Detto questo, torniamo alla questione dell’appercezione trascendentale per chiederci se esige l’intervento dell’immaginazione. L’appercezione trascendentale, la coscienza dell’identità totale di noi stessi in rapporto a tutte le rappresentazioni di cui possiamo avere conoscenza, come di una condizione necessaria di ogni rappresentazione, qualunque essa sia, è il principio trascendentale dell’unità a cui il nostro pensiero riconduce gli elementi eterogenei delle nostre rappresentazioni. Tale unità è sintetica, come ogni unità. Lo abbiamo detto e lo ripetiamo con Kant: «… non possiamo percepire l’unità sintetica – die Zusammensetzung – in quanto data ma è necessario che la creiamo noi stessi. Per rappresentarci qualcosa di unitario, è necessario che operiamo l’unificazione: wir müssen zusammensetzen, wenn wir etwas als zusammengesetz vorstellen sollen».[11] L’appercezione trascendentale «suppone quindi o racchiude sempre una sintesi»[12] e questa sintesi, ovviamente, è l’immaginazione trascendentale, l’immaginazione produttiva che la crea. Resta il problema di sapere in che cosa essa consiste.

Il problema è sicuramente il più spinoso di tutta la teoria kantiana della conoscenza. Anche quei critici, come Hölder, che si sono addentrati più profondamente nel pensiero di Kant, non sembrano averlo risolto pienamente. Del resto lo stesso Kant, volendo spiegare a J. S. Beck la suprema attività sintetica dell’intelletto, ammette che non ci si raccapezza più nemmeno lui e teme che il suo interprete non riesca a mettere in luce i fili tanto sottili il cui intreccio costituisce la nostra facoltà di conoscere.[13] Un’ammissione fatta per renderci prudenti e modesti.

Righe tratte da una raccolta
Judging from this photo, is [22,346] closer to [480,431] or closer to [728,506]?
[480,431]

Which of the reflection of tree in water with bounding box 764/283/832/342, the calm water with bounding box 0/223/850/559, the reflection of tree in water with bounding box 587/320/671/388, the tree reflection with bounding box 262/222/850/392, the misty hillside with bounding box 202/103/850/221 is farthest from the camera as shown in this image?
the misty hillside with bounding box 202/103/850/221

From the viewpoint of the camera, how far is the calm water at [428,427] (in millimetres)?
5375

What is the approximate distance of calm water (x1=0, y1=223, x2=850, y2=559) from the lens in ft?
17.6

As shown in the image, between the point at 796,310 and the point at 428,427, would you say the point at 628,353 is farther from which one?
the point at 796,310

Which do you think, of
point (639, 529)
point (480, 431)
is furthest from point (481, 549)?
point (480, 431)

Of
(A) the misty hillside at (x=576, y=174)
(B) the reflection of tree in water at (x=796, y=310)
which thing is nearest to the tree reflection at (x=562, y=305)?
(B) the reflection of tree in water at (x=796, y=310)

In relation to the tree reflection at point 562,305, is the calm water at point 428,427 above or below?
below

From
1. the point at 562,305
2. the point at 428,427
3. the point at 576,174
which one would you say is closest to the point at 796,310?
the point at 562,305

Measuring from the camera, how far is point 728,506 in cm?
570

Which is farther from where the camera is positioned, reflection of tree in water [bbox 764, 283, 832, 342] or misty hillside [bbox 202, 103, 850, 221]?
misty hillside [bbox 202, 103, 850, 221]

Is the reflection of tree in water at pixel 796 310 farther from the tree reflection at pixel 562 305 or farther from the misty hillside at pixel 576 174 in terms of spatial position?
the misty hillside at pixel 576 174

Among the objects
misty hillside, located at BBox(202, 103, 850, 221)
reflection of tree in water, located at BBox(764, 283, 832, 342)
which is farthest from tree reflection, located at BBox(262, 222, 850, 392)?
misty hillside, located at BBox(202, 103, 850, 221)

= Compito assegnato A =
Secondo il brano su Kant, quale critico si è addentrato più profondamente nel pensiero di Kant senza però risolvere pienamente il problema?
= Compito assegnato B =
Nelle righe della raccolta, parti dalla riga che contiene "In relation to" e arriva fino all'ultima riga. Riscrivi solo quel tratto, sostituendo "camera" con "lens" e lasciando tutto il resto invariato.

= Risposta completa A =
Hölder.

= Risposta completa B =
In relation to the tree reflection at point 562,305, is the calm water at point 428,427 above or below?
below

From
1. the point at 562,305
2. the point at 428,427
3. the point at 576,174
which one would you say is closest to the point at 796,310?
the point at 562,305

Measuring from the lens, how far is point 728,506 in cm?
570

Which is farther from where the lens is positioned, reflection of tree in water [bbox 764, 283, 832, 342] or misty hillside [bbox 202, 103, 850, 221]?
misty hillside [bbox 202, 103, 850, 221]

Is the reflection of tree in water at pixel 796 310 farther from the tree reflection at pixel 562 305 or farther from the misty hillside at pixel 576 174 in terms of spatial position?
the misty hillside at pixel 576 174

Among the objects
misty hillside, located at BBox(202, 103, 850, 221)
reflection of tree in water, located at BBox(764, 283, 832, 342)
which is farthest from tree reflection, located at BBox(262, 222, 850, 392)?
misty hillside, located at BBox(202, 103, 850, 221)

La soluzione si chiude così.